W poniedziałek (4 października) przed Jednostką Ratowniczo-Gaśniczą nr 5 w Gdańsku Oliwie rozegrała się dramatycznie wyglądająca scena. Do strażaków wołając o pomoc, podbiegła roztrzęsiona kobieta z krztuszącym się niemowlęciem.
"Na szczęście dzięki trafnej decyzji rodziców dziecka, którzy szukając pomocy natychmiast udali się na teren pobliskiej JRG 5 oraz właściwej reakcji strażaków, historia zakończyła się dobrze"
- szczęśliwie podsumowują strażacy.
Mł. ogn. Mariusz Marciniak wykorzystał umiejętności kwalifikowanej pierwszej pomocy. Zakrztuszone niemowlę położył brzuszkiem na swoim przedramieniu, pochylając lekko główką ku dołowi, po czym z wyczuciem, ale stanowczo klepał nasadą dłoni w okolice pomiędzy łopatkami.
Udało się przywrócić maluchowi prawidłowy oddech.

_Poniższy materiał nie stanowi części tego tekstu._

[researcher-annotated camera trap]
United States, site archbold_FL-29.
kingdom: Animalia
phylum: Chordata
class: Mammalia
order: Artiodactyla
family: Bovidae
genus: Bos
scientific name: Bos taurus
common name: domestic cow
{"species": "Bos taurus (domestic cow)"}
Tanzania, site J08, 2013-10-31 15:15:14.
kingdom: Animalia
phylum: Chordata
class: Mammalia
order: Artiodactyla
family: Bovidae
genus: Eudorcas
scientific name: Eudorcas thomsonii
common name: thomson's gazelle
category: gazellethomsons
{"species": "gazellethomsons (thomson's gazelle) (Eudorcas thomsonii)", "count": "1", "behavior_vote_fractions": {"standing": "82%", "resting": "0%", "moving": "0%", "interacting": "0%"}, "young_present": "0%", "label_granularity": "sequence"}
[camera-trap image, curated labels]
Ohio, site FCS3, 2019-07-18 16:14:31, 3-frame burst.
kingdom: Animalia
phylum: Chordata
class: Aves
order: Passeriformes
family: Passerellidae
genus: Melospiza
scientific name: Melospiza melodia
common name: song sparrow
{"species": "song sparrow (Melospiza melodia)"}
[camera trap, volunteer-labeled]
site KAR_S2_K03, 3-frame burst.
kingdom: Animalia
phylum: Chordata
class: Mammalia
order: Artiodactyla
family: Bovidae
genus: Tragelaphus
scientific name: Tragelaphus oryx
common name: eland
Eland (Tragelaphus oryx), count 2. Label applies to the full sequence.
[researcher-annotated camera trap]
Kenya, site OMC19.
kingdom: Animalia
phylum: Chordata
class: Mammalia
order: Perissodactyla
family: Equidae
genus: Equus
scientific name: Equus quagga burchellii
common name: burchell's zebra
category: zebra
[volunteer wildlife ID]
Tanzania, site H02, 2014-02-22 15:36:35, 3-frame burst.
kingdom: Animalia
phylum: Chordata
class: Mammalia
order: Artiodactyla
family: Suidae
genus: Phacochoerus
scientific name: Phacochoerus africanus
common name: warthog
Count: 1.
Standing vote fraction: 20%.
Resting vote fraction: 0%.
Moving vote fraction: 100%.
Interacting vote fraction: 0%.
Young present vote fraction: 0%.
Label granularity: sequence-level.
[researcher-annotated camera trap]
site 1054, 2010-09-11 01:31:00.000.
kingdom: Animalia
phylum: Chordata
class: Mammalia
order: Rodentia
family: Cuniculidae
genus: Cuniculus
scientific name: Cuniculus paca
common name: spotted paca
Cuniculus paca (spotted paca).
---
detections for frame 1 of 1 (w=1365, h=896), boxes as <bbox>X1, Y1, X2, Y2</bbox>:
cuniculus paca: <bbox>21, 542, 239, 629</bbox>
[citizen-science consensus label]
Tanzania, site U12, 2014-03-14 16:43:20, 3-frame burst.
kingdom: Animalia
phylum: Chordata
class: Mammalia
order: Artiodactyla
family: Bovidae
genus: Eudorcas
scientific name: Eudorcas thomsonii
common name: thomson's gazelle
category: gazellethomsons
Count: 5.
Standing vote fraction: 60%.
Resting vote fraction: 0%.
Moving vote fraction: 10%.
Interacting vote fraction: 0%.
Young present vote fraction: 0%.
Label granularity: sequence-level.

Następnie dziecko zostało przekazane ratownikom medycznym ze stacjonującej na terenie jednostki karetki pogotowia, którzy zdecydowali o przetransportowaniu niemowlaka do szpitala.
"Poniedziałkowa historia zakończyła się szczęśliwie. Wpływ na to miała zimna krew strażaków i ich znajomość zasad kwalifikowanej pierwszej pomocy" - podsumowują strażacy.
Mały Staś czuje się dobrze. W czwartek (7 października) odwiedził z rodzicami strażaków.